Se alguém dissesse que entrar numa padaria e levar seu pão sem pagar não é roubo, porquê ele é necessário para quem está passando fome e todas as pessoas começarem a pegar o pão de graça, a padaria fatalmente irá fechar as portas. É a venda do pão que subsidia as suas operações. (Ah, mas o pão existe de verdade, o padeiro gastou farinha, água e ovos para fazer o pão, o autor não gasta nada para fazer o livro, o livro é só uma idéia e as idéias precisam ser livres.) Ai eu volto ao começo desse texto, sobre o tempo e os sacrifícios feitos pela obra. nessa linha de raciocínio o autor é algo semelhante ao escravo, que tem que se matar de escrever para dar sua obra a um bem maior? Talvez. Mas essa decisão não é sua. É dele. Exigir que todos os autores façam isso é, como diria meu avô, fazer cortesia com o chapéu dos outros. Acho louvável que alguns autores realmente não se importem em receber por seu trabalho, assim como acho louvável um médico que trabalha de graça, ou um professor que de aulas de graça. Eu mesmo tenho esse blog em caráter absolutamente gratuito, para quem quiser ler ficar a vontade, mas foi uma escolha que eu fiz. Uma escolha que cabe a cada autor fazer.

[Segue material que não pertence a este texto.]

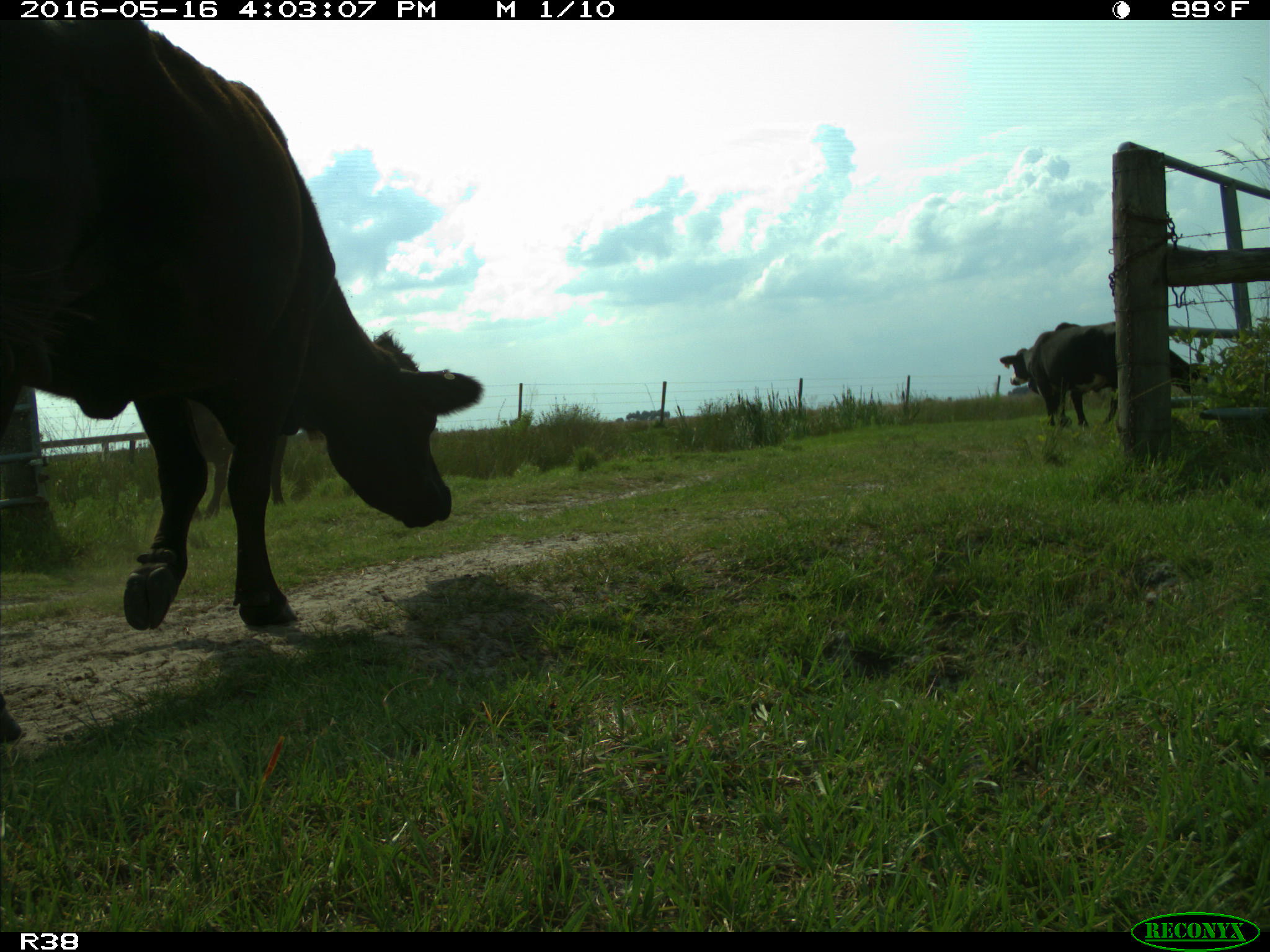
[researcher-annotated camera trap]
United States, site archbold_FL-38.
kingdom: Animalia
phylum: Chordata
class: Mammalia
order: Artiodactyla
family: Bovidae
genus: Bos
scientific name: Bos taurus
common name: domestic cow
Bos taurus (domestic cow).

Enquanto não encontrarmos uma solução para que o autor possa viver de sua obra, sem honorar seu leitor, esta pequena contribuição que o leitor faz para o seu sustento é absolutamente necessária. Sempre que eu compro um livro, eu penso que estou ajudando o autor a escrever o próximo, a não parar só nesse. Agora, se você acha que o livro é caro, pense que o autor vai precisar vender 10 mil livros ao ano, para poder viver de sua obra. Com a sua contribuição, serão apenas 9.999 livros.